REQUIREMENT: Can you transcribe every one of the records below word for word, leaving the pictures out?

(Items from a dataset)
━━━━━━━━━━━━━━━━
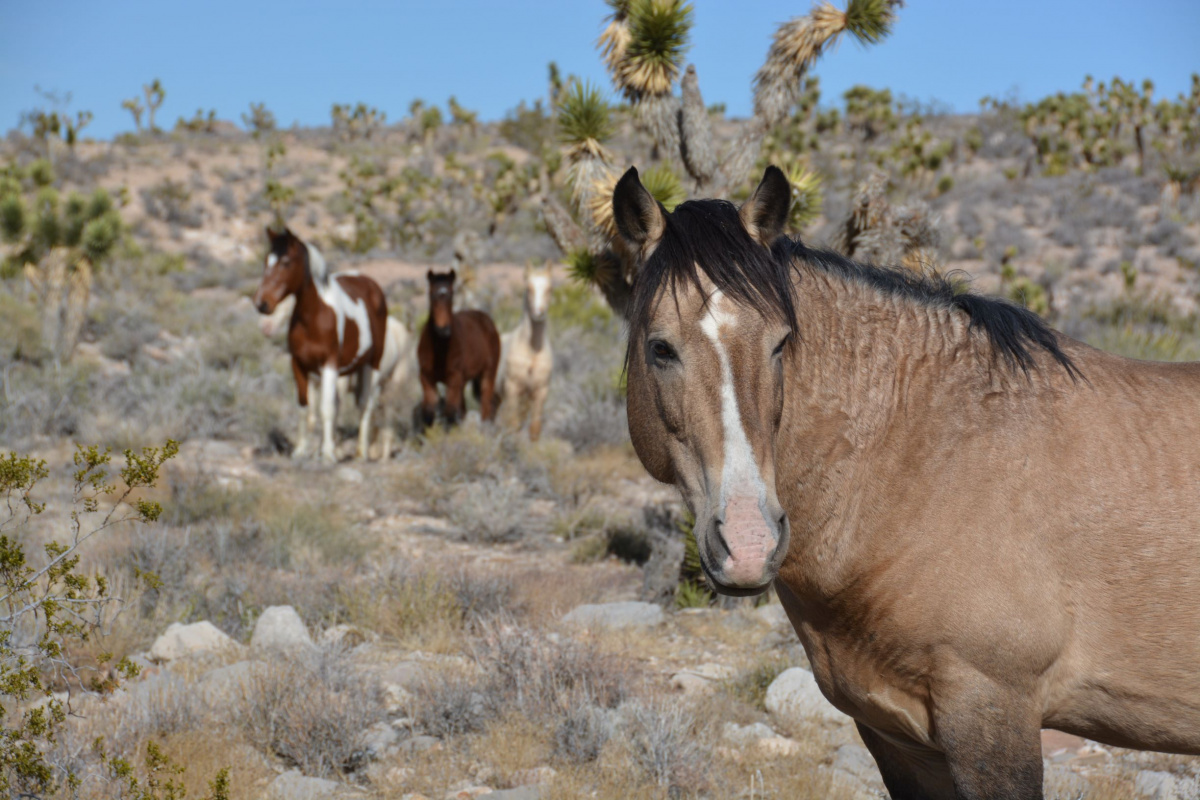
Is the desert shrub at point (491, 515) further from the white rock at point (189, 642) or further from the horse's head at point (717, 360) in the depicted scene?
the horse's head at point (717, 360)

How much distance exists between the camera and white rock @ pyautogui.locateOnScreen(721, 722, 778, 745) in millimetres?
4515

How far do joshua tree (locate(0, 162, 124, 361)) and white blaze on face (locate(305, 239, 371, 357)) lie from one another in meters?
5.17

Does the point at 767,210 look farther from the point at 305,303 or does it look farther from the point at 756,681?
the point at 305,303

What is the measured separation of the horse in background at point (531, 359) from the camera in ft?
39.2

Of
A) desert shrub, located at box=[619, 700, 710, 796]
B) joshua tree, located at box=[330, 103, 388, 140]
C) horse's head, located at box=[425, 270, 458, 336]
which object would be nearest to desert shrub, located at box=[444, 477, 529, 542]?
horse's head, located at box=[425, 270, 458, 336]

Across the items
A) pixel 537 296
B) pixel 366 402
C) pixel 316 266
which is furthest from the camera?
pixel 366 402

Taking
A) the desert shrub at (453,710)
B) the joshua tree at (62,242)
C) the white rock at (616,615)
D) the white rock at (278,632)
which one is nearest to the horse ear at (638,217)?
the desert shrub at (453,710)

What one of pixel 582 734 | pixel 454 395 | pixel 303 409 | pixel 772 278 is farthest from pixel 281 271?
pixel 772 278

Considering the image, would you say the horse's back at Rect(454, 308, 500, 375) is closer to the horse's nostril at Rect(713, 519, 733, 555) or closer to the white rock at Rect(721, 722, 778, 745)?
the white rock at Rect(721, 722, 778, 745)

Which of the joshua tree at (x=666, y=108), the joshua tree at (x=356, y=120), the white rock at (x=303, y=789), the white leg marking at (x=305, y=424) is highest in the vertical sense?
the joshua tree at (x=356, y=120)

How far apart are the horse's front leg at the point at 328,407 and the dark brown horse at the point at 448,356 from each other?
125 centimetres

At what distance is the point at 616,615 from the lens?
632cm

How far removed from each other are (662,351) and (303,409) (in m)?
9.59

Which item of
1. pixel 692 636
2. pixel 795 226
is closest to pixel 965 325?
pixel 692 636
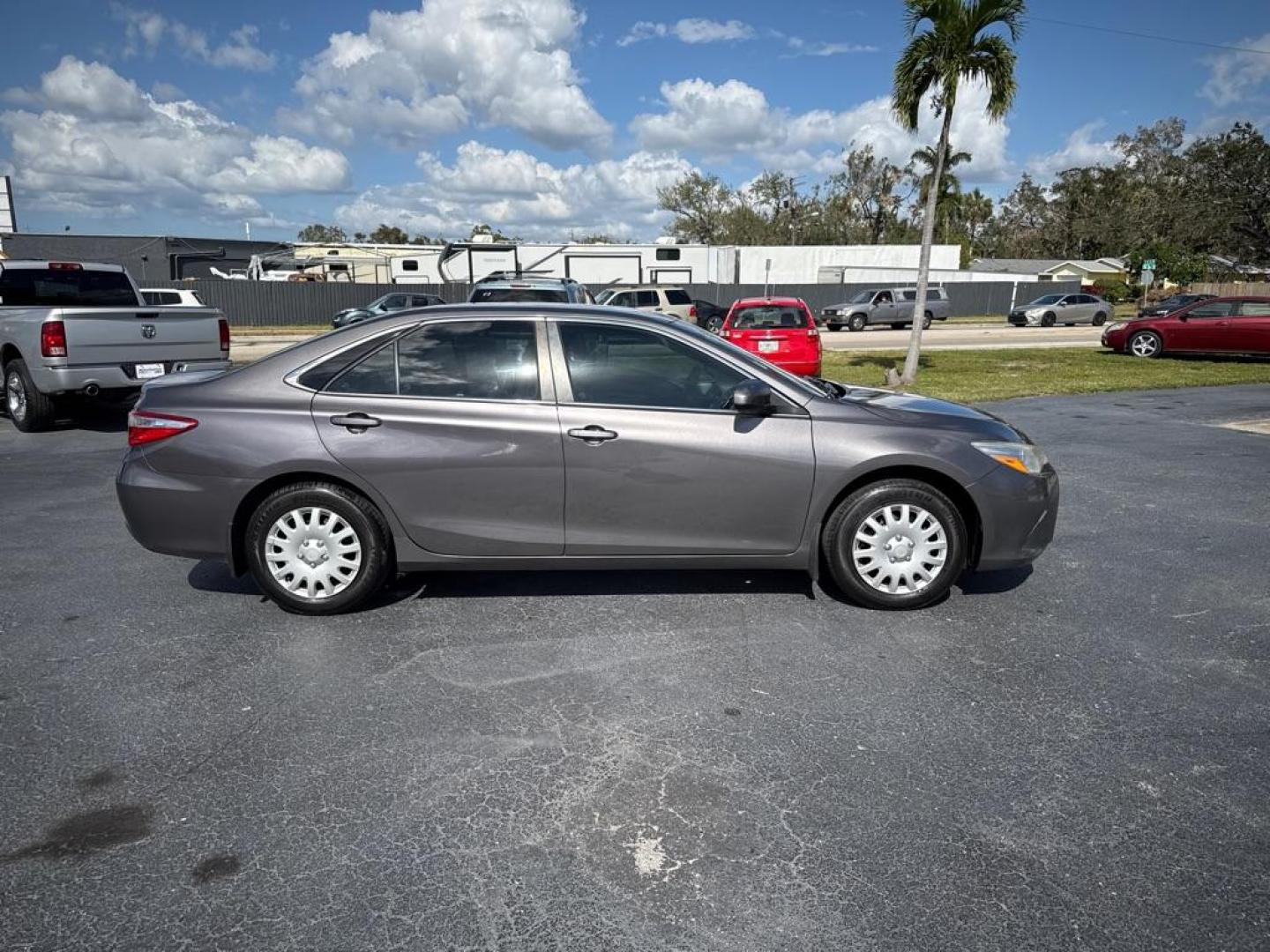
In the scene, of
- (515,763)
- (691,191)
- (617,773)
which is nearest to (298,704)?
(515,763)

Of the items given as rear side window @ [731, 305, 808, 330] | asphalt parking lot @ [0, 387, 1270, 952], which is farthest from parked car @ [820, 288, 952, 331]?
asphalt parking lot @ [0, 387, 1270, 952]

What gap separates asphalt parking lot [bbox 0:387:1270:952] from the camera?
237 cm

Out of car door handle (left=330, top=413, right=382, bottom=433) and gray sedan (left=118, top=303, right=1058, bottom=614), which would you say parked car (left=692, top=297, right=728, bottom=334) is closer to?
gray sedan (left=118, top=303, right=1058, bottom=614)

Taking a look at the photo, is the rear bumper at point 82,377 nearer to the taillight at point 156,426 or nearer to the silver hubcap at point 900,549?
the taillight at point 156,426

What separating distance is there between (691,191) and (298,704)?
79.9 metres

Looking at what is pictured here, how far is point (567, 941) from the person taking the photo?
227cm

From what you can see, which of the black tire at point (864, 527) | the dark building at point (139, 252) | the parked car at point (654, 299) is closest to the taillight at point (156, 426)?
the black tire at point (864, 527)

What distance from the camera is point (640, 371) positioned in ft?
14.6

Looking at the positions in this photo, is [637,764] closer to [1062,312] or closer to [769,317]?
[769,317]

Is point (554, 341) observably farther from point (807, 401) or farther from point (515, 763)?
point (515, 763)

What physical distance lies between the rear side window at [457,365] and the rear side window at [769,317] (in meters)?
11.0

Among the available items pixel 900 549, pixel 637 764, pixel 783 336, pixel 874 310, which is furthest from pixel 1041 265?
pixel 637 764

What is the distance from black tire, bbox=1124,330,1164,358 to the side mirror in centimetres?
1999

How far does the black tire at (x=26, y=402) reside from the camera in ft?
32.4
━━━━━━━━━━━━━━━━
EXERCISE RESPONSE:
Is the desert shrub at point (491, 515) further from the white rock at point (189, 642) or further from the horse's head at point (717, 360) in the depicted scene?
the horse's head at point (717, 360)

How much distance exists between the camera and white rock @ pyautogui.locateOnScreen(721, 722, 778, 745) in millimetres?
4515

How far do joshua tree (locate(0, 162, 124, 361)) and white blaze on face (locate(305, 239, 371, 357)) lie from one another in meters?
5.17

Does the point at 767,210 look farther from the point at 305,303 or does it look farther from the point at 756,681?
the point at 305,303

What is the measured separation of the horse in background at point (531, 359) from the camera in ft?
39.2

Of
A) desert shrub, located at box=[619, 700, 710, 796]
B) joshua tree, located at box=[330, 103, 388, 140]
C) horse's head, located at box=[425, 270, 458, 336]
which object would be nearest to desert shrub, located at box=[444, 477, 529, 542]?
horse's head, located at box=[425, 270, 458, 336]

Across the items
A) pixel 537 296
B) pixel 366 402
C) pixel 316 266
which is furthest from the camera?
pixel 366 402

Taking
A) the desert shrub at (453,710)
B) the joshua tree at (62,242)
C) the white rock at (616,615)
D) the white rock at (278,632)
which one is nearest to the horse ear at (638,217)?
the desert shrub at (453,710)

What one of pixel 582 734 | pixel 454 395 | pixel 303 409 | pixel 772 278 is farthest from pixel 281 271?
pixel 772 278

Considering the image, would you say the horse's back at Rect(454, 308, 500, 375) is closer to the horse's nostril at Rect(713, 519, 733, 555) or closer to the white rock at Rect(721, 722, 778, 745)?
the white rock at Rect(721, 722, 778, 745)

Which of the joshua tree at (x=666, y=108), the joshua tree at (x=356, y=120), the white rock at (x=303, y=789), the white leg marking at (x=305, y=424) is highest in the vertical sense?
the joshua tree at (x=356, y=120)

How far apart are the horse's front leg at the point at 328,407 and the dark brown horse at the point at 448,356 from each other?
125 centimetres

At what distance is the point at 616,615 from the lens?
632cm

How far removed from each other are (662,351) and (303,409) (in m)?
9.59

Which item of
1. pixel 692 636
2. pixel 795 226
is closest to pixel 965 325?
pixel 692 636
In the scene, of
- (515,763)
- (691,191)
- (617,773)
which is nearest to (298,704)?
(515,763)

Of the items given as rear side window @ [731, 305, 808, 330] | asphalt parking lot @ [0, 387, 1270, 952], which is farthest from parked car @ [820, 288, 952, 331]?
asphalt parking lot @ [0, 387, 1270, 952]

What gap separates asphalt parking lot [bbox 0:387:1270:952] from the camera?
237 cm

Out of car door handle (left=330, top=413, right=382, bottom=433) and gray sedan (left=118, top=303, right=1058, bottom=614), which would you say parked car (left=692, top=297, right=728, bottom=334) is closer to?
gray sedan (left=118, top=303, right=1058, bottom=614)

Taking a look at the photo, is the rear bumper at point 82,377 nearer to the taillight at point 156,426 or nearer to the silver hubcap at point 900,549?
the taillight at point 156,426

What separating distance is there between (691,191) and (298,704)?
79.9 metres

Looking at what is pictured here, how far is point (567, 941) from the person taking the photo?
227cm

From what you can see, which of the black tire at point (864, 527) | the dark building at point (139, 252) | the parked car at point (654, 299) is closest to the taillight at point (156, 426)?
the black tire at point (864, 527)

What distance from the camera is point (640, 371) positioned in ft?
14.6

Looking at the positions in this photo, is [637,764] closer to [1062,312] or closer to [769,317]?
[769,317]

Is point (554, 341) observably farther from point (807, 401) or farther from point (515, 763)?
point (515, 763)

What physical distance lies between the rear side window at [457,365] and the rear side window at [769,317] (in meters)?
11.0

Among the available items pixel 900 549, pixel 637 764, pixel 783 336, pixel 874 310, which is furthest from pixel 1041 265?
pixel 637 764

What is the distance from black tire, bbox=1124,330,1164,358 to the side mirror in centimetres?
1999

How far does the black tire at (x=26, y=402) reside from the camera in ft?
32.4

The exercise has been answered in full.